There are python modules that package up the distance-algorithms for you -
e.g. https://pypi.python.org/pypi/python-Levenshtein/
Or you could write your own, I think the packaged ones are likely to be faster as they're C'ified.
So, assuming the Levenshtein module (I don't know, as have not used it) provides a function say getLev (word1, word2) that generates a numeric score, you should be able to feed in the contents from two wordlists from sources 1 and 2. If you make sure your inputs are already filtered for uniqueness, and maybe sorted alphabetically, that would help too.

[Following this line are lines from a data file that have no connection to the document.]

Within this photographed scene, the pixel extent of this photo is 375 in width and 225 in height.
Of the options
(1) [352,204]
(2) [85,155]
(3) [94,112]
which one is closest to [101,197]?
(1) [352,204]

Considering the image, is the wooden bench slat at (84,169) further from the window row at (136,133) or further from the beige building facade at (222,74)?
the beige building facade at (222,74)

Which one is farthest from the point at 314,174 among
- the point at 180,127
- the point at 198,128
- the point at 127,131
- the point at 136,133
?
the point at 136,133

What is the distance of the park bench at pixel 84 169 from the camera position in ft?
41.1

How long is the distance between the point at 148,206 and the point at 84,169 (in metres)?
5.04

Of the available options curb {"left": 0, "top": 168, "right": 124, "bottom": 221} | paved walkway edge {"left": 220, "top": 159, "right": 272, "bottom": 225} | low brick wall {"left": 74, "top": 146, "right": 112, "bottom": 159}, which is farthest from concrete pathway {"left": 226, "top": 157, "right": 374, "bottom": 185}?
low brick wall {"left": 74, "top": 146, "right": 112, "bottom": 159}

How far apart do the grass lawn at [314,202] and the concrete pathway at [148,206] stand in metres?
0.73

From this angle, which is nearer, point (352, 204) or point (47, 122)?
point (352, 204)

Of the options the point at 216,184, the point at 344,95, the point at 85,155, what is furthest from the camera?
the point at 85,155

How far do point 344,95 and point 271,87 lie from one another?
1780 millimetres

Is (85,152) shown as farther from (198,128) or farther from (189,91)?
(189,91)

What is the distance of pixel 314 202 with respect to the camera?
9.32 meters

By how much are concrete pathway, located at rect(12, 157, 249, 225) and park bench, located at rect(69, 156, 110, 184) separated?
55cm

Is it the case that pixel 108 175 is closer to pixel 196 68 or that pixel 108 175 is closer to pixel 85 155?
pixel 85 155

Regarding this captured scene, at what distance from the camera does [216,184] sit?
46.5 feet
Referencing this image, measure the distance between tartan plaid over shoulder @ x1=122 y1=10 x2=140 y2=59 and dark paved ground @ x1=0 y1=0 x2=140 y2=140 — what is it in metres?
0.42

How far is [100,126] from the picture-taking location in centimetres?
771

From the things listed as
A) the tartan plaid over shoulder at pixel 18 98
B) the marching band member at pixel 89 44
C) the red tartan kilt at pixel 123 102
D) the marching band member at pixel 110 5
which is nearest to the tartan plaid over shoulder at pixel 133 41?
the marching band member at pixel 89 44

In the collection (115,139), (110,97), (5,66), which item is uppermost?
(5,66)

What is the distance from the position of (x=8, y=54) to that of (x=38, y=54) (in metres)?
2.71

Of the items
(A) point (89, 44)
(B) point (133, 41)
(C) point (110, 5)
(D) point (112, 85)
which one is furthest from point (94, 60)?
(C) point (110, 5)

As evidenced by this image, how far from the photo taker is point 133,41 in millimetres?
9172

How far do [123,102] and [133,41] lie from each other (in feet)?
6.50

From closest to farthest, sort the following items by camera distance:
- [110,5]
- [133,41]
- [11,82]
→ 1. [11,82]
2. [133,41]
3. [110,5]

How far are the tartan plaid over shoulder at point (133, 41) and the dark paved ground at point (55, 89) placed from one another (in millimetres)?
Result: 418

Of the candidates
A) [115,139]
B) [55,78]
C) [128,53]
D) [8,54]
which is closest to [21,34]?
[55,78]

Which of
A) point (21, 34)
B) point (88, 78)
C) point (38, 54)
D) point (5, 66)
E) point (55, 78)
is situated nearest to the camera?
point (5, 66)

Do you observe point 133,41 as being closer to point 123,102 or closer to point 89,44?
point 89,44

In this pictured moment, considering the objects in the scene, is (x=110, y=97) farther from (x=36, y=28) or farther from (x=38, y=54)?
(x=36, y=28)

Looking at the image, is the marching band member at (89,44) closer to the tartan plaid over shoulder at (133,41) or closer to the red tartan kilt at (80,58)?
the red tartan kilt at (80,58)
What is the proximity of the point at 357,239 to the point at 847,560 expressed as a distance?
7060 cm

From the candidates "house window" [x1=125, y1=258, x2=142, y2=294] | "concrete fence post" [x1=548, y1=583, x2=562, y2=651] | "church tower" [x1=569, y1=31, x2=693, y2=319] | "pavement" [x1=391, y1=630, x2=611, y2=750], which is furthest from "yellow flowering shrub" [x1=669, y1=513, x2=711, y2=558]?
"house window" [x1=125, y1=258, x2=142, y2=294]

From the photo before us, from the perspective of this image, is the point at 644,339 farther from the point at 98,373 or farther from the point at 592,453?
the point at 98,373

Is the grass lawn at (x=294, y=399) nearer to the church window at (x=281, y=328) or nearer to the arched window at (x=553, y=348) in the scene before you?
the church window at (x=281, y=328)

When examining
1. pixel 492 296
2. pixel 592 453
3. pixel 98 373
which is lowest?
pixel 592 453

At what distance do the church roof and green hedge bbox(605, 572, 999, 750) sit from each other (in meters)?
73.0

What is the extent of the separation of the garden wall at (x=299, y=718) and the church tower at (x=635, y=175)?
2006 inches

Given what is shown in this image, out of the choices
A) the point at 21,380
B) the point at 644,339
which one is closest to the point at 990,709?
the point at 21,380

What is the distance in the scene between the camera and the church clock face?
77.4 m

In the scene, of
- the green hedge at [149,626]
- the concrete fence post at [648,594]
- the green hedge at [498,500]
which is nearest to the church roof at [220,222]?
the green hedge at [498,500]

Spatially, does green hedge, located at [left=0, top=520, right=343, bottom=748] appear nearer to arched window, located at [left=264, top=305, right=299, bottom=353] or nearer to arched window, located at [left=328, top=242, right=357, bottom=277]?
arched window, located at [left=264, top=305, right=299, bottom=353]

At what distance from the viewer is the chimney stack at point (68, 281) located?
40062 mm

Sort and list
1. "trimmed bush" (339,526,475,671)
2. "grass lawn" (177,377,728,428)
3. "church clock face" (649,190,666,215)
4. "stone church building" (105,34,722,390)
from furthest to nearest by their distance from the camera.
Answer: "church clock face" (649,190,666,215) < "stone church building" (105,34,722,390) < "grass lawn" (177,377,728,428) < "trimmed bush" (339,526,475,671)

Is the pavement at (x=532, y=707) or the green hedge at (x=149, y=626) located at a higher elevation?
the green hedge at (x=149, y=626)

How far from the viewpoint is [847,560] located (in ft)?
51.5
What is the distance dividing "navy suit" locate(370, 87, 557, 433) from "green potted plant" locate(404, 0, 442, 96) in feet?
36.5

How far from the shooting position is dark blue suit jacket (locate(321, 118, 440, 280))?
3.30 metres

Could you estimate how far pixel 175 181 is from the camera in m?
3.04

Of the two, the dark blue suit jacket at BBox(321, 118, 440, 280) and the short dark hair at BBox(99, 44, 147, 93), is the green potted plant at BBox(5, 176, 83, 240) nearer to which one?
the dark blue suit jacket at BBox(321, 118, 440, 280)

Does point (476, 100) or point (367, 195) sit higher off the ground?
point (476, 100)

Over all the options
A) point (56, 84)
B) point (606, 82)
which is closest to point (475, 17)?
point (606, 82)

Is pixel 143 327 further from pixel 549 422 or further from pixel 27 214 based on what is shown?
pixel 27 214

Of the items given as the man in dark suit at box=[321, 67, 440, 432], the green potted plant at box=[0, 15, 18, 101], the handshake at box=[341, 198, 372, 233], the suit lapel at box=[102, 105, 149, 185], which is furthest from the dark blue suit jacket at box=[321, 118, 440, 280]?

Feed them into a matrix generation function.
Here, I've imported numpy as np and am using that module for speed
def genLevenshteinMatrix(wordlist1, wordlist2):
x = len(wordlist1)
y = len(wordlist1)
l_matrix = np.zeros(( x, y))
for i in range( 0 , x ):
x_word = wordlist1[i]
for j in range ( 0 , y ):
y_word = wordlist[j]
l_matrix[i][j] = getLev ( x_word, y_word )
Something like that should allow you to generate a matrix that stores a measure of which words are most like which other words.
Once that's created, you can interrogate it using a function like this:
def interrogate_Levenshtein_matrix (ndarray_x, wordlist1, wordlist2, float_threshold):
l = []
x = len(ndarray_x)
y = len(ndarray_x[0])
for i in range(0 , x ):
for j in range(0 , y ):
if ndarray_x[i][j] >= float_threshold:
l.append ([(wordlist1[i],wordlist2[j]),ndarray_x[i][j]])
return l
And that will output a list of words that are "close" (i.e. have a lower distance) as measured by the Levenshtein function used earlier, as a list, containing a list of the two similar words.
You might need to trim it down somehow, as I think you'll get all like-combinations twice, i.e. ['word','work'] as one return value, and ['work','word'] as another.
As you develop the code, you could swap in different correlation functions and try different threshold values.